**Aufgabe 1:**
Entnehmen Sie dem Artikel über den Machtwechsel in Ungarn alles von „Die Ära Orbán“ bis hinunter zu „ärmsten EU-Länder.“ im genauen Wortlaut.
**Aufgabe 2:**
Prüfen Sie anhand des Artikels über den Machtwechsel in Ungarn, ob die folgenden Aussagen zutreffen. Antworten Sie jeweils mit Ja oder Nein und zitieren Sie die entscheidenden Worte des Textes wörtlich: (a) Péter Magyar wurde an einem Samstag zum Ministerpräsidenten ernannt. (b) Der Artikel spricht von zehn Jahren, in denen Orbán Ungarn umbaute. (c) Magyars Partei heißt Fidesz.
**Aufgabe 3:**
Wie viel Zeit lag laut dem Artikel über den Machtwechsel in Ungarn zwischen dem Wahlsieg der Tisza-Partei und Magyars Ernennung zum Ministerpräsidenten?

**Vorliegender Text:**
# taz.de -- Machtwechsel in Ungarn: Magyar als Ministerpräsident vereidigt
       
       > In seiner Antrittsrede in Budapest schwört Premier Péter Magyar, dem Land
       > zu dienen – und fordert Orbán-treue Amtsträger neuerlich zum Rücktritt
       > auf.
       
 (IMG) Bild: Amtseinführung mit Tanzeinlage – der zukünftige Gesundheitsminister Zsolt Hegedus und Ministerpräsident Magyar
       
       Die Ära Orbán ist Geschichte. Einen Monat nach [1][dem überwältigenden
       Wahlsieg] seiner Tisza-Partei wurde Péter Magyar am Samstag zum
       Ministerpräsidenten Ungarns ernannt. Damit vollzog sich eine [2][politische
       Zeitenwende], die vor zwei Jahren noch unvorstellbar schien. In den
       vergangenen 16 Jahren baute Orbán Ungarn nicht nur zur „illiberalen
       Demokratie“ um, sondern machte es auch zu einem der korruptesten und
       ärmsten EU-Länder.

Erfasste Daten:
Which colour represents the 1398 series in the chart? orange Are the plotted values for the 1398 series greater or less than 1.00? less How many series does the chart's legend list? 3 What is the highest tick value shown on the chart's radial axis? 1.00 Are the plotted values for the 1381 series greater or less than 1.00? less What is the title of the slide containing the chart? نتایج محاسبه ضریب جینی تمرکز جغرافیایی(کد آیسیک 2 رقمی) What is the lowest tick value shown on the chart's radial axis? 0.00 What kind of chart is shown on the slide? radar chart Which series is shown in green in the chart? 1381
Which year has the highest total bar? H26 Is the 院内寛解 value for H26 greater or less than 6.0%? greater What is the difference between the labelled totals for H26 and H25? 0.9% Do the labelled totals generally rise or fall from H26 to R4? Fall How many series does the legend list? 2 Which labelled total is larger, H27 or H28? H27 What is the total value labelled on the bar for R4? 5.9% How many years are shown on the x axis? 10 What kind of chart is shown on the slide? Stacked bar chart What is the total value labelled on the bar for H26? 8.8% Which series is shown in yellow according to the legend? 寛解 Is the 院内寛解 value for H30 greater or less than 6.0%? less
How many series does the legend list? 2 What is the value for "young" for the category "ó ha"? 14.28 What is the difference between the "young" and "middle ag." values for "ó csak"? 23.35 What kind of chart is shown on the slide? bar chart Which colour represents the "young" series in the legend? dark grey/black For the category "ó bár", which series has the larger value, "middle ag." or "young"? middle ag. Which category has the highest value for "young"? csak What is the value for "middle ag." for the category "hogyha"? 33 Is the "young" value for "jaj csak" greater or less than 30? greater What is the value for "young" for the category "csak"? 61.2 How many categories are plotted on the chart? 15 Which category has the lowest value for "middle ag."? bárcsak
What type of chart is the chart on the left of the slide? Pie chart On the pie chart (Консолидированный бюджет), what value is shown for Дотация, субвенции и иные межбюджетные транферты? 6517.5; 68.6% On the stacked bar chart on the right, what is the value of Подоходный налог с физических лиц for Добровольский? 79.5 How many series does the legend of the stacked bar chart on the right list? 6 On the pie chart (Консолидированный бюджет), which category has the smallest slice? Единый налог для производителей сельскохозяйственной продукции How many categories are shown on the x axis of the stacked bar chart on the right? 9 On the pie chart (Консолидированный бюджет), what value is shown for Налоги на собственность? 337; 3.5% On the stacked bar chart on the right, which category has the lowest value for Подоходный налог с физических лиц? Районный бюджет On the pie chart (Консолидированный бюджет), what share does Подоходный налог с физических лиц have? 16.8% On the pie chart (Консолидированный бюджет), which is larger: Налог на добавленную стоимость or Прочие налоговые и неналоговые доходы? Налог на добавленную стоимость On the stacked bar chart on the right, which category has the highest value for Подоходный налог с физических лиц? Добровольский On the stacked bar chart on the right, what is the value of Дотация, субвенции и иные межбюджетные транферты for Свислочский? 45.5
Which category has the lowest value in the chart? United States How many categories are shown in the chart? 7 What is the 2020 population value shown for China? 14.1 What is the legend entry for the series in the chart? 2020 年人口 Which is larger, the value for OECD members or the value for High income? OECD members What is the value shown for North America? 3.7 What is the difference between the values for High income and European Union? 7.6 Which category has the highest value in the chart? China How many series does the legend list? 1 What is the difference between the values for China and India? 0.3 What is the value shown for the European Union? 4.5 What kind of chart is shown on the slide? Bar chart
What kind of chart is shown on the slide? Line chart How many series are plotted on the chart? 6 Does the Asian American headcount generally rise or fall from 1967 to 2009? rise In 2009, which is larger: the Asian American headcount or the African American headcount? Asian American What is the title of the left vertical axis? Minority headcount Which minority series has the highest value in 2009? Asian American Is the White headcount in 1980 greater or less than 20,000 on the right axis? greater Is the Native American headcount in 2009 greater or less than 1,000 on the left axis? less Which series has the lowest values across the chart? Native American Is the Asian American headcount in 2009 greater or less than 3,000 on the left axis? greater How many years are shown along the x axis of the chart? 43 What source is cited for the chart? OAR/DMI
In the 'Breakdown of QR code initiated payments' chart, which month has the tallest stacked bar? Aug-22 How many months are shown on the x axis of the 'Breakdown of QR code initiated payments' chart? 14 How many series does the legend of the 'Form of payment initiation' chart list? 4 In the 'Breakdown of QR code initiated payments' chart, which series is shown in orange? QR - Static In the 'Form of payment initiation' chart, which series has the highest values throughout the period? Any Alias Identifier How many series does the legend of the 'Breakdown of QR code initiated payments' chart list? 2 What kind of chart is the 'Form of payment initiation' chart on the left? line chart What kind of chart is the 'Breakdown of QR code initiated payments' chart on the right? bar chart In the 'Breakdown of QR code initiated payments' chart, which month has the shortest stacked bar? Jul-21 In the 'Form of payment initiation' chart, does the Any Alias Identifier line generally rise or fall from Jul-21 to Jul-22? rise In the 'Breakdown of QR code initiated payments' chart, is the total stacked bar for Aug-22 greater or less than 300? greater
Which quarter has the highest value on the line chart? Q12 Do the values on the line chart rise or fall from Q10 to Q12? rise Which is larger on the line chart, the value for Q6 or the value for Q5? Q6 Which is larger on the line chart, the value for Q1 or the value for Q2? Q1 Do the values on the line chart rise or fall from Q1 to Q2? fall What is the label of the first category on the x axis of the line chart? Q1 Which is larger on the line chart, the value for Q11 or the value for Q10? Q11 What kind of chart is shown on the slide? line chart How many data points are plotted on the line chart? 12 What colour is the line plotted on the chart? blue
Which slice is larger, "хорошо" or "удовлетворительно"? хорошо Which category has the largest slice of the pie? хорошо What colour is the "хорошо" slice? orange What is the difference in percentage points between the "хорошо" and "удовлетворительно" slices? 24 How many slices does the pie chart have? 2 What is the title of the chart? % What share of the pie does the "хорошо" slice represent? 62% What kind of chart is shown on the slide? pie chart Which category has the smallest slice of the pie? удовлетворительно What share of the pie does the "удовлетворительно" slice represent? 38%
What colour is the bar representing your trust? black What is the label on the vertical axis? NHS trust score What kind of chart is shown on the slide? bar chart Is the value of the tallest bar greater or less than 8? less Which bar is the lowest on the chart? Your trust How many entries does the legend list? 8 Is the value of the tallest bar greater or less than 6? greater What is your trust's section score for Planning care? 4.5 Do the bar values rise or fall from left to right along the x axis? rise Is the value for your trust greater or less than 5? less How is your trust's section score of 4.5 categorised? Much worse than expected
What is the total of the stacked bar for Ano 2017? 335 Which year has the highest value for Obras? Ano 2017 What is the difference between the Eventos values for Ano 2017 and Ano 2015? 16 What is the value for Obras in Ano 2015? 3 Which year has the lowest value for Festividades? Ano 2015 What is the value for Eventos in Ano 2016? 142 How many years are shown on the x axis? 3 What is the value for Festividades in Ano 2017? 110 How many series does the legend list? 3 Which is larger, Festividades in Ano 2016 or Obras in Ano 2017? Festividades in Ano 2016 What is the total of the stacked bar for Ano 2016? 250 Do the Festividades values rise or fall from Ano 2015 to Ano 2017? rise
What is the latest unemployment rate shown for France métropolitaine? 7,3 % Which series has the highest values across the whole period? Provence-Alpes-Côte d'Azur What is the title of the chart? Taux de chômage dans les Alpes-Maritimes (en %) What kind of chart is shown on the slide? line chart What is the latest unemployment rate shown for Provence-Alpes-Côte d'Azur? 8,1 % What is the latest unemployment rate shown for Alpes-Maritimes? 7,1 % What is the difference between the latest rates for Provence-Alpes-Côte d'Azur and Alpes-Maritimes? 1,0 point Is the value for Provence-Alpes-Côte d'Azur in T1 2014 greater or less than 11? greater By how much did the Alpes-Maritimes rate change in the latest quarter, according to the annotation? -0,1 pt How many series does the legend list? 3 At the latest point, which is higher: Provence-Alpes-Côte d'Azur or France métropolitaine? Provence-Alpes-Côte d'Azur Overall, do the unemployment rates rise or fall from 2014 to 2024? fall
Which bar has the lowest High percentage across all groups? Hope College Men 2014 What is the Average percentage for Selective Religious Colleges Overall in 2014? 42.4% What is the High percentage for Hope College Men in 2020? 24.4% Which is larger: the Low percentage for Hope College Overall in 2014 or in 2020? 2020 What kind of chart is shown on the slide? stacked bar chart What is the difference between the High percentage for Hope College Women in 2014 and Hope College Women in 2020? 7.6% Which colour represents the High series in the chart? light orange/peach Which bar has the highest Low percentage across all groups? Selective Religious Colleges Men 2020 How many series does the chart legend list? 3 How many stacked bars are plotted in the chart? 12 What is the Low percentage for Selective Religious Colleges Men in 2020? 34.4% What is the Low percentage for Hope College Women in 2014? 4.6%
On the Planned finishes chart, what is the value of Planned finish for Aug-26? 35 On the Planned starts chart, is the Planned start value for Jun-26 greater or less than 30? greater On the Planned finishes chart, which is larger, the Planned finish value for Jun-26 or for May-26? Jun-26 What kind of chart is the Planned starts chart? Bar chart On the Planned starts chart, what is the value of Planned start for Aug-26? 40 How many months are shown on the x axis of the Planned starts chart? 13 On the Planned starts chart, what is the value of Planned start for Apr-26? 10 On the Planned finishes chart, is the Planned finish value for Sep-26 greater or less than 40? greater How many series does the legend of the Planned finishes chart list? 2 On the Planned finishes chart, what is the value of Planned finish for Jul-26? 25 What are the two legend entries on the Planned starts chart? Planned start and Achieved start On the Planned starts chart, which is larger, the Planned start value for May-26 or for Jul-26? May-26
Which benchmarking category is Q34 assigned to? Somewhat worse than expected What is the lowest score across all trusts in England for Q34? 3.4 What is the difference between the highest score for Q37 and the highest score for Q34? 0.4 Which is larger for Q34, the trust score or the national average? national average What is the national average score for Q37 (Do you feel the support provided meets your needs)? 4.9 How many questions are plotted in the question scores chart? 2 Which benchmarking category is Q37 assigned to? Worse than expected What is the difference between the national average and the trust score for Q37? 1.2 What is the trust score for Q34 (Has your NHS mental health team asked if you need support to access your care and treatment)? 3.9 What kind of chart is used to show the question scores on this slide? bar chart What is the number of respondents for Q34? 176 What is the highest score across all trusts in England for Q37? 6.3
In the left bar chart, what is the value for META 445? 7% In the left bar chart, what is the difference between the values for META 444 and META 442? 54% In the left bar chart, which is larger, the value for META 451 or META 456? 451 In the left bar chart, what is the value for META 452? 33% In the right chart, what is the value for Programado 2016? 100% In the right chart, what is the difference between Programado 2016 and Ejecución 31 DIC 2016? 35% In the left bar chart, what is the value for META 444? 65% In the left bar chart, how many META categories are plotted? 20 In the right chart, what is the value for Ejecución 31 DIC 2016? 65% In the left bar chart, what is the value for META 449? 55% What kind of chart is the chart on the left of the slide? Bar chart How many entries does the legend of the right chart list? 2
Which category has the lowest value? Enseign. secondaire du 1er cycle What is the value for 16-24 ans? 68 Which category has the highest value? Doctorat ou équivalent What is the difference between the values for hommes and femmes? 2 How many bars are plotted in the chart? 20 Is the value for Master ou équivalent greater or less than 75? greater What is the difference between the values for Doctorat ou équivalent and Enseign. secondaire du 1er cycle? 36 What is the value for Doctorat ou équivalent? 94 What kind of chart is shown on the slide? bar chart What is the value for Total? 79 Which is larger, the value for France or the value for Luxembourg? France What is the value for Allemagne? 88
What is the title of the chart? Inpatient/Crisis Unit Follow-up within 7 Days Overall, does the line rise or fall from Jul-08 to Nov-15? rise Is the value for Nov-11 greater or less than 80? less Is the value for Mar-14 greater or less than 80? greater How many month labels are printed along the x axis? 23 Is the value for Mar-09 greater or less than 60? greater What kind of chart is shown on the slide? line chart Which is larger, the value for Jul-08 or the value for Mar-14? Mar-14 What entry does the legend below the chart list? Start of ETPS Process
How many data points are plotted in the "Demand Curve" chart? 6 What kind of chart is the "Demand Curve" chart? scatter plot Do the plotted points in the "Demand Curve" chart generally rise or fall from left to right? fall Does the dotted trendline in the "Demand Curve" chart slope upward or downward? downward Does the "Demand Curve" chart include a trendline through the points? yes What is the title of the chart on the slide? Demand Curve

**Lösung 1:**
Die Ära Orbán ist Geschichte. Einen Monat nach [1][dem überwältigenden
       Wahlsieg] seiner Tisza-Partei wurde Péter Magyar am Samstag zum
       Ministerpräsidenten Ungarns ernannt. Damit vollzog sich eine [2][politische
       Zeitenwende], die vor zwei Jahren noch unvorstellbar schien. In den
       vergangenen 16 Jahren baute Orbán Ungarn nicht nur zur „illiberalen
       Demokratie“ um, sondern machte es auch zu einem der korruptesten und
       ärmsten EU-Länder.

**Lösung 2:**
(a) Ja: „wurde Péter Magyar am Samstag zum Ministerpräsidenten Ungarns ernannt“
(b) Nein: „In den vergangenen 16 Jahren baute Orbán Ungarn“
(c) Nein: „seiner Tisza-Partei“

**Lösung 3:**
Einen Monat.